START SUPPLIED MATERIAL

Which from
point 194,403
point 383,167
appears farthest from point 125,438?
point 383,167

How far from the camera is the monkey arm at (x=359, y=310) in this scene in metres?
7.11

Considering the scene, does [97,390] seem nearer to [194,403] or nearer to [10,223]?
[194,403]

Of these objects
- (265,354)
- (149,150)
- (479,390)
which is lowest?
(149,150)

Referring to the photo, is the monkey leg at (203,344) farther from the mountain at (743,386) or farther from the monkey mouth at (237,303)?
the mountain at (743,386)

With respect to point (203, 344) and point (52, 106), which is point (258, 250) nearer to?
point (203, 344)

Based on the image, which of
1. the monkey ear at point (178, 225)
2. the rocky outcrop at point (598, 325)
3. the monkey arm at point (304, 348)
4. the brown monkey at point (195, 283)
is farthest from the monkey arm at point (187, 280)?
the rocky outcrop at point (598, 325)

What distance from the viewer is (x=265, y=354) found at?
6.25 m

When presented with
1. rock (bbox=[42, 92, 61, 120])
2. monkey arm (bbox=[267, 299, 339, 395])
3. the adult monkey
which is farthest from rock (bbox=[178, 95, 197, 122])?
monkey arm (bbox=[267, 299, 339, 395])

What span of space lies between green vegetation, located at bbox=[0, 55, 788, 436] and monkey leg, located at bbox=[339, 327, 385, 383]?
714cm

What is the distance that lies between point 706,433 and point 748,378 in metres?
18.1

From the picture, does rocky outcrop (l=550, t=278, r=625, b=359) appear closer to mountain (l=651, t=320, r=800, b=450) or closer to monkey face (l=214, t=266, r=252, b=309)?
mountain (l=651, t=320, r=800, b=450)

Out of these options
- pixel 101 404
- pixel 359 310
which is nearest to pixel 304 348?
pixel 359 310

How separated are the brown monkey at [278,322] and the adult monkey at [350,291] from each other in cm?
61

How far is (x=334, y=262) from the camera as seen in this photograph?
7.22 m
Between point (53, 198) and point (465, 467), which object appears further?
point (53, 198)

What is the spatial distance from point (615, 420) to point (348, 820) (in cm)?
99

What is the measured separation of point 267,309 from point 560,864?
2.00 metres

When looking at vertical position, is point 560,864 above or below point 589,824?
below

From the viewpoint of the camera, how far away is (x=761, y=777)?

END SUPPLIED MATERIAL

Put every line of the items above into a JSON list of strings, with one string per line and no blank lines.

[
  "Which from",
  "point 194,403",
  "point 383,167",
  "appears farthest from point 125,438?",
  "point 383,167",
  "How far from the camera is the monkey arm at (x=359, y=310) in this scene in metres?",
  "7.11",
  "Considering the scene, does [97,390] seem nearer to [194,403] or nearer to [10,223]?",
  "[194,403]",
  "Of these objects",
  "- (265,354)",
  "- (149,150)",
  "- (479,390)",
  "which is lowest?",
  "(149,150)",
  "Referring to the photo, is the monkey leg at (203,344) farther from the mountain at (743,386) or farther from the monkey mouth at (237,303)?",
  "the mountain at (743,386)",
  "With respect to point (203, 344) and point (52, 106), which is point (258, 250) nearer to?",
  "point (203, 344)",
  "Based on the image, which of",
  "1. the monkey ear at point (178, 225)",
  "2. the rocky outcrop at point (598, 325)",
  "3. the monkey arm at point (304, 348)",
  "4. the brown monkey at point (195, 283)",
  "is farthest from the monkey arm at point (187, 280)?",
  "the rocky outcrop at point (598, 325)",
  "What distance from the viewer is (x=265, y=354) found at?",
  "6.25 m",
  "When presented with",
  "1. rock (bbox=[42, 92, 61, 120])",
  "2. monkey arm (bbox=[267, 299, 339, 395])",
  "3. the adult monkey",
  "which is farthest from rock (bbox=[178, 95, 197, 122])?",
  "monkey arm (bbox=[267, 299, 339, 395])",
  "What span of space lies between green vegetation, located at bbox=[0, 55, 788, 436] and monkey leg, located at bbox=[339, 327, 385, 383]?",
  "714cm",
  "What is the distance that lies between point 706,433 and point 748,378 in metres?",
  "18.1",
  "From the picture, does rocky outcrop (l=550, t=278, r=625, b=359) appear closer to mountain (l=651, t=320, r=800, b=450) or closer to monkey face (l=214, t=266, r=252, b=309)?",
  "mountain (l=651, t=320, r=800, b=450)",
  "Out of these options",
  "- pixel 101 404",
  "- pixel 359 310",
  "which is nearest to pixel 304 348?",
  "pixel 359 310",
  "How separated are the brown monkey at [278,322] and the adult monkey at [350,291] from each other in cm?",
  "61",
  "How far is (x=334, y=262) from the camera as seen in this photograph?",
  "7.22 m",
  "Between point (53, 198) and point (465, 467), which object appears further?",
  "point (53, 198)",
  "What is the spatial distance from point (615, 420) to point (348, 820) (in cm)?",
  "99",
  "What is the measured separation of point 267,309 from point 560,864?",
  "2.00 metres",
  "When looking at vertical position, is point 560,864 above or below point 589,824?",
  "below",
  "From the viewpoint of the camera, how far away is (x=761, y=777)?"
]